■ **Activity**: Repeat every line of the data verbatim.

■ **Records**:
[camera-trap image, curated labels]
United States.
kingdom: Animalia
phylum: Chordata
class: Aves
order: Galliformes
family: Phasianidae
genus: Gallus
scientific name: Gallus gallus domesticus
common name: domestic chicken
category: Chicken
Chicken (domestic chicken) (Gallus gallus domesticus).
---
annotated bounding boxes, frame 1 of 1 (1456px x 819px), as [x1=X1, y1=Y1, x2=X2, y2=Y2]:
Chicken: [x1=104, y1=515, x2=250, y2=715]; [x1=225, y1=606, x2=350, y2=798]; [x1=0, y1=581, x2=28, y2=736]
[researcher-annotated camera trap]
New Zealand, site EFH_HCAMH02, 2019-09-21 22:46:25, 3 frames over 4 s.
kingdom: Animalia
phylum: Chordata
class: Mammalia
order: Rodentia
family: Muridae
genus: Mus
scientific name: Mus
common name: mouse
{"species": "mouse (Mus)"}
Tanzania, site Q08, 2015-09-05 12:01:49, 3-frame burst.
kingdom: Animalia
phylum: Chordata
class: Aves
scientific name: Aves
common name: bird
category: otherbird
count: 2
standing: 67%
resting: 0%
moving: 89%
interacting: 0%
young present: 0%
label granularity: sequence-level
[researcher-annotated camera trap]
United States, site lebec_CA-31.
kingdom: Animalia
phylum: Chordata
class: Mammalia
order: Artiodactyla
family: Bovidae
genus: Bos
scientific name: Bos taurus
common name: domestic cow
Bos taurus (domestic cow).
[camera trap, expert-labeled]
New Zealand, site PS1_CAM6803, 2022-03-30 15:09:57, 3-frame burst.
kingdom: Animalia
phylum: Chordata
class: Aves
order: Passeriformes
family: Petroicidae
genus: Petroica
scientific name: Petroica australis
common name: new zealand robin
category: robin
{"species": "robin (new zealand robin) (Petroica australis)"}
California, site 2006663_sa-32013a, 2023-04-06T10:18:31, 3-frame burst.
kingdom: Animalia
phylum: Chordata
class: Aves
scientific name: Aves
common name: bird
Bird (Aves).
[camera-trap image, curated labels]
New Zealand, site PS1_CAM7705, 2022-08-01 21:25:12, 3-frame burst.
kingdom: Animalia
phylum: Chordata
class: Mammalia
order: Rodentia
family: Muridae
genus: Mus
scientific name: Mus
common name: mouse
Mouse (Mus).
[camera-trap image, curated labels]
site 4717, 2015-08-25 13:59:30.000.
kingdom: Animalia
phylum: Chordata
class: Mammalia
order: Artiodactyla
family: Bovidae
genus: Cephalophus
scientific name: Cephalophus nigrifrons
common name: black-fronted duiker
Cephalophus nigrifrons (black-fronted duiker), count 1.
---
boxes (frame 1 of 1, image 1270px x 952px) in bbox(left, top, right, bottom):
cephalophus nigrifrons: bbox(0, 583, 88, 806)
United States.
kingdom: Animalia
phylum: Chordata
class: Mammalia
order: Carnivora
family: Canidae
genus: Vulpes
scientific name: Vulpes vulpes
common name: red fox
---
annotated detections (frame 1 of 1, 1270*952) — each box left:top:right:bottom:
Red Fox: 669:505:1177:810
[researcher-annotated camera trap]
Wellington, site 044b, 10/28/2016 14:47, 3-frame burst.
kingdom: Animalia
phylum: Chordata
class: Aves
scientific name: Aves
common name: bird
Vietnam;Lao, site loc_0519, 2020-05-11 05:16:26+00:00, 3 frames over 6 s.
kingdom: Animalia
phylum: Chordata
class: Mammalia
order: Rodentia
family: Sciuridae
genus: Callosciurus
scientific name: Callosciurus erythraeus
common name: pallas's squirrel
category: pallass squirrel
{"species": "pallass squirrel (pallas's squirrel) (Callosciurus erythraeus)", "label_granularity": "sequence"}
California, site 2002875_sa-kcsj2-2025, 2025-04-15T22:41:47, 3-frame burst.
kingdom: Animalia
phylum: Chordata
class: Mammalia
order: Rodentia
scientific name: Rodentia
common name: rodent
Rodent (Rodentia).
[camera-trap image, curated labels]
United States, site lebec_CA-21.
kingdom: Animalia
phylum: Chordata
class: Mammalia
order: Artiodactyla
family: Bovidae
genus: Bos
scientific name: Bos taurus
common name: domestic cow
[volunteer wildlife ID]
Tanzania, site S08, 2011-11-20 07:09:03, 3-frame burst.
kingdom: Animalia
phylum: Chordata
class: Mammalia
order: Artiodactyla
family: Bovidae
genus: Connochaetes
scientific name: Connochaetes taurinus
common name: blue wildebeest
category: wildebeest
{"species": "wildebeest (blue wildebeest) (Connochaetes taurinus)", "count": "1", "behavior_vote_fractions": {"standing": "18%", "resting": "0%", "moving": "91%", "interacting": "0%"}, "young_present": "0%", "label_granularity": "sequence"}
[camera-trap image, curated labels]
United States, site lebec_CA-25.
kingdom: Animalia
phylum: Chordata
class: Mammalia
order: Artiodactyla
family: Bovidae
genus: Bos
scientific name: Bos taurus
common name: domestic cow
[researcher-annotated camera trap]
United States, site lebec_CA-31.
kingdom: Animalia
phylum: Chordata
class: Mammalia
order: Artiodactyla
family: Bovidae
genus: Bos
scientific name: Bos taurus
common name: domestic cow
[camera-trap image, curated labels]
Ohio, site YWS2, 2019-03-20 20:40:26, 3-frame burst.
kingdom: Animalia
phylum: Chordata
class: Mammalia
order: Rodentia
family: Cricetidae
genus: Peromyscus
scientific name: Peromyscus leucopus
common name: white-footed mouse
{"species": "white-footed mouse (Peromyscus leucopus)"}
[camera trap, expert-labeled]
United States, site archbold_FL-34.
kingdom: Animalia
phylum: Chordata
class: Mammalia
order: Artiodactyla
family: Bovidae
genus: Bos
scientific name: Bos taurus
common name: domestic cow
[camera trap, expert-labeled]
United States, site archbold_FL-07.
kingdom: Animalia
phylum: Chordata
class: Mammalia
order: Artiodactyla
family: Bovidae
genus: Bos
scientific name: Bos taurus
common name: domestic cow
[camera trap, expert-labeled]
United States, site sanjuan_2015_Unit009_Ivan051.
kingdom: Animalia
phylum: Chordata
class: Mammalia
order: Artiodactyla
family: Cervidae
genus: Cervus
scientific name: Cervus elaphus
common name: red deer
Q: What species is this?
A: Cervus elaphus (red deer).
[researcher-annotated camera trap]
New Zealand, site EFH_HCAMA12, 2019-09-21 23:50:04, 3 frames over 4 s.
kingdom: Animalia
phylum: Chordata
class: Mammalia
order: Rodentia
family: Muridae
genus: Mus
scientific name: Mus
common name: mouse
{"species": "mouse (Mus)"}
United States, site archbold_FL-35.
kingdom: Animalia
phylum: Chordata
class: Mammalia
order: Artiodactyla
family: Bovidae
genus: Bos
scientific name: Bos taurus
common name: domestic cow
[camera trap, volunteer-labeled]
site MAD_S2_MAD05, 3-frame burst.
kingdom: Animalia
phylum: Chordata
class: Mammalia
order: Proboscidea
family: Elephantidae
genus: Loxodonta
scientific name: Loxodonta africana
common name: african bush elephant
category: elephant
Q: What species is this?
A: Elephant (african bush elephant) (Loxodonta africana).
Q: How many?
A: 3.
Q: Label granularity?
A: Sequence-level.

■ **Response below**:
[camera-trap image, curated labels]
United States.
kingdom: Animalia
phylum: Chordata
class: Aves
order: Galliformes
family: Phasianidae
genus: Gallus
scientific name: Gallus gallus domesticus
common name: domestic chicken
category: Chicken
Chicken (domestic chicken) (Gallus gallus domesticus).
---
annotated bounding boxes, frame 1 of 1 (1456px x 819px), as [x1=X1, y1=Y1, x2=X2, y2=Y2]:
Chicken: [x1=104, y1=515, x2=250, y2=715]; [x1=225, y1=606, x2=350, y2=798]; [x1=0, y1=581, x2=28, y2=736]
[researcher-annotated camera trap]
New Zealand, site EFH_HCAMH02, 2019-09-21 22:46:25, 3 frames over 4 s.
kingdom: Animalia
phylum: Chordata
class: Mammalia
order: Rodentia
family: Muridae
genus: Mus
scientific name: Mus
common name: mouse
{"species": "mouse (Mus)"}
Tanzania, site Q08, 2015-09-05 12:01:49, 3-frame burst.
kingdom: Animalia
phylum: Chordata
class: Aves
scientific name: Aves
common name: bird
category: otherbird
count: 2
standing: 67%
resting: 0%
moving: 89%
interacting: 0%
young present: 0%
label granularity: sequence-level
[researcher-annotated camera trap]
United States, site lebec_CA-31.
kingdom: Animalia
phylum: Chordata
class: Mammalia
order: Artiodactyla
family: Bovidae
genus: Bos
scientific name: Bos taurus
common name: domestic cow
Bos taurus (domestic cow).
[camera trap, expert-labeled]
New Zealand, site PS1_CAM6803, 2022-03-30 15:09:57, 3-frame burst.
kingdom: Animalia
phylum: Chordata
class: Aves
order: Passeriformes
family: Petroicidae
genus: Petroica
scientific name: Petroica australis
common name: new zealand robin
category: robin
{"species": "robin (new zealand robin) (Petroica australis)"}
California, site 2006663_sa-32013a, 2023-04-06T10:18:31, 3-frame burst.
kingdom: Animalia
phylum: Chordata
class: Aves
scientific name: Aves
common name: bird
Bird (Aves).
[camera-trap image, curated labels]
New Zealand, site PS1_CAM7705, 2022-08-01 21:25:12, 3-frame burst.
kingdom: Animalia
phylum: Chordata
class: Mammalia
order: Rodentia
family: Muridae
genus: Mus
scientific name: Mus
common name: mouse
Mouse (Mus).
[camera-trap image, curated labels]
site 4717, 2015-08-25 13:59:30.000.
kingdom: Animalia
phylum: Chordata
class: Mammalia
order: Artiodactyla
family: Bovidae
genus: Cephalophus
scientific name: Cephalophus nigrifrons
common name: black-fronted duiker
Cephalophus nigrifrons (black-fronted duiker), count 1.
---
boxes (frame 1 of 1, image 1270px x 952px) in bbox(left, top, right, bottom):
cephalophus nigrifrons: bbox(0, 583, 88, 806)
United States.
kingdom: Animalia
phylum: Chordata
class: Mammalia
order: Carnivora
family: Canidae
genus: Vulpes
scientific name: Vulpes vulpes
common name: red fox
---
annotated detections (frame 1 of 1, 1270*952) — each box left:top:right:bottom:
Red Fox: 669:505:1177:810
[researcher-annotated camera trap]
Wellington, site 044b, 10/28/2016 14:47, 3-frame burst.
kingdom: Animalia
phylum: Chordata
class: Aves
scientific name: Aves
common name: bird
Vietnam;Lao, site loc_0519, 2020-05-11 05:16:26+00:00, 3 frames over 6 s.
kingdom: Animalia
phylum: Chordata
class: Mammalia
order: Rodentia
family: Sciuridae
genus: Callosciurus
scientific name: Callosciurus erythraeus
common name: pallas's squirrel
category: pallass squirrel
{"species": "pallass squirrel (pallas's squirrel) (Callosciurus erythraeus)", "label_granularity": "sequence"}
California, site 2002875_sa-kcsj2-2025, 2025-04-15T22:41:47, 3-frame burst.
kingdom: Animalia
phylum: Chordata
class: Mammalia
order: Rodentia
scientific name: Rodentia
common name: rodent
Rodent (Rodentia).
[camera-trap image, curated labels]
United States, site lebec_CA-21.
kingdom: Animalia
phylum: Chordata
class: Mammalia
order: Artiodactyla
family: Bovidae
genus: Bos
scientific name: Bos taurus
common name: domestic cow
[volunteer wildlife ID]
Tanzania, site S08, 2011-11-20 07:09:03, 3-frame burst.
kingdom: Animalia
phylum: Chordata
class: Mammalia
order: Artiodactyla
family: Bovidae
genus: Connochaetes
scientific name: Connochaetes taurinus
common name: blue wildebeest
category: wildebeest
{"species": "wildebeest (blue wildebeest) (Connochaetes taurinus)", "count": "1", "behavior_vote_fractions": {"standing": "18%", "resting": "0%", "moving": "91%", "interacting": "0%"}, "young_present": "0%", "label_granularity": "sequence"}
[camera-trap image, curated labels]
United States, site lebec_CA-25.
kingdom: Animalia
phylum: Chordata
class: Mammalia
order: Artiodactyla
family: Bovidae
genus: Bos
scientific name: Bos taurus
common name: domestic cow
[researcher-annotated camera trap]
United States, site lebec_CA-31.
kingdom: Animalia
phylum: Chordata
class: Mammalia
order: Artiodactyla
family: Bovidae
genus: Bos
scientific name: Bos taurus
common name: domestic cow
[camera-trap image, curated labels]
Ohio, site YWS2, 2019-03-20 20:40:26, 3-frame burst.
kingdom: Animalia
phylum: Chordata
class: Mammalia
order: Rodentia
family: Cricetidae
genus: Peromyscus
scientific name: Peromyscus leucopus
common name: white-footed mouse
{"species": "white-footed mouse (Peromyscus leucopus)"}
[camera trap, expert-labeled]
United States, site archbold_FL-34.
kingdom: Animalia
phylum: Chordata
class: Mammalia
order: Artiodactyla
family: Bovidae
genus: Bos
scientific name: Bos taurus
common name: domestic cow
[camera trap, expert-labeled]
United States, site archbold_FL-07.
kingdom: Animalia
phylum: Chordata
class: Mammalia
order: Artiodactyla
family: Bovidae
genus: Bos
scientific name: Bos taurus
common name: domestic cow
[camera trap, expert-labeled]
United States, site sanjuan_2015_Unit009_Ivan051.
kingdom: Animalia
phylum: Chordata
class: Mammalia
order: Artiodactyla
family: Cervidae
genus: Cervus
scientific name: Cervus elaphus
common name: red deer
Q: What species is this?
A: Cervus elaphus (red deer).
[researcher-annotated camera trap]
New Zealand, site EFH_HCAMA12, 2019-09-21 23:50:04, 3 frames over 4 s.
kingdom: Animalia
phylum: Chordata
class: Mammalia
order: Rodentia
family: Muridae
genus: Mus
scientific name: Mus
common name: mouse
{"species": "mouse (Mus)"}
United States, site archbold_FL-35.
kingdom: Animalia
phylum: Chordata
class: Mammalia
order: Artiodactyla
family: Bovidae
genus: Bos
scientific name: Bos taurus
common name: domestic cow
[camera trap, volunteer-labeled]
site MAD_S2_MAD05, 3-frame burst.
kingdom: Animalia
phylum: Chordata
class: Mammalia
order: Proboscidea
family: Elephantidae
genus: Loxodonta
scientific name: Loxodonta africana
common name: african bush elephant
category: elephant
Q: What species is this?
A: Elephant (african bush elephant) (Loxodonta africana).
Q: How many?
A: 3.
Q: Label granularity?
A: Sequence-level.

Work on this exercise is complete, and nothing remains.